▸ Quoted passage
==========
I’ve been experiencing some performance issues with OpenCL on AMD GPU’s. While OpenCL implementations seemed to be better than serial CPU code, I didn't think much about the performance until the Developer Preview of Visual Studio 11 came out. The runtimes of OpenCL on AMD GPU's is terrible compared to C++ AMP. I'm trying to understand why.
I wrote a program to help me quantify the runtime of OpenCL and C++ AMP, which is available here (requires MS Visual Studio 11 Developer Preview). It performs matrix multiplication across all platforms and devices in OpenCL, and all accelerators in C++ AMP, using the same algorithms. CUDA is not included in this implementation because it is not hardware independent, whereas OpenCL and C++ AMP are. This problem is AMD GPU specific; I do not see the same problem with NVIDIA cards (OpenCL and C++ AMP perform roughly equivalent).
For the comparison, I decided to use an AMD Llano machine (AMD A8-3850, Gigabyte GA-A75-UD4H M.B., 8GB memory, Windows 8 Developer Preview). This machine does not include NVIDIA software, only MS and the AMD APP SDK 2 version 1.2 (12/19/2011).
The output from the program is here:
has disp 1
dev AMD Radeon HD 6550D (Engineering Sample)
Starting serial... 1093.99 ms.
Starting serial... 1101.95 ms.
Starting serial... 1094.82 ms.
Starting simple... 70.6149 ms.
Starting simple... 60.582 ms.
Starting simple... 60.9937 ms.
Starting explicit... 58.338 ms.
Starting explicit... 58.1812 ms.
Starting explicit... 57.2286 ms.
Starting tile... 43.9958 ms.
Starting tile... 33.2602 ms.
Starting tile... 33.2874 ms.
has disp 0
dev Microsoft Basic Render Driver
Starting serial... 1082.92 ms.
Starting serial... 1083.16 ms.
Starting serial... 1083.2 ms.
Starting simple... 1418.89 ms.
Starting simple... 1420 ms.
Starting simple... 1412.86 ms.
Starting explicit... 1062.79 ms.
Starting explicit... 1056.32 ms.
Starting explicit... 1064.37 ms.
Starting tile... 883.104 ms.
Starting tile... 881.774 ms.
Starting tile... 863.205 ms.
has disp 1
dev Software Adapter
has disp 0
dev CPU accelerator
Number of platforms = 1
Platform profile: FULL_PROFILE
Platform version: OpenCL 1.1 AMD-APP (851.6)
Platform name: AMD Accelerated Parallel Processing
Platform vendor: Advanced Micro Devices, Inc.
Platform extensions: cl_khr_icd cl_amd_event_callback cl_amd_offline_devices cl_
devices = 2
type = CL_DEVICE_TYPE_GPU
name = BeaverCreek
Starting serial... 1085.57 ms.
Starting serial... 1085.6 ms.
Starting serial... 1085.19 ms.
Starting explicit simple... 602.773 ms.
Starting explicit simple... 673.661 ms.
Starting explicit simple... 832.318 ms.
Starting tile... 659.472 ms.
Starting tile... 554.391 ms.
Starting tile... 581.086 ms.
type = CL_DEVICE_TYPE_CPU
name = AMD A8-3850 APU with Radeon(tm) HD Graphics
Starting serial... 1085.84 ms.
Starting serial... 1085.71 ms.
==========
▸ What is required
Why does the post comparing OpenCL and C++ AMP runtimes leave CUDA out?

▸ Provided data
==========
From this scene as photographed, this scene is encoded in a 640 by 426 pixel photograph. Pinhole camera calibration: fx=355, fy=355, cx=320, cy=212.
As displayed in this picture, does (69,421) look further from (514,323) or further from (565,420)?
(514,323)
==========
▸ Result for this task
CUDA is not hardware independent, whereas OpenCL and C++ AMP are.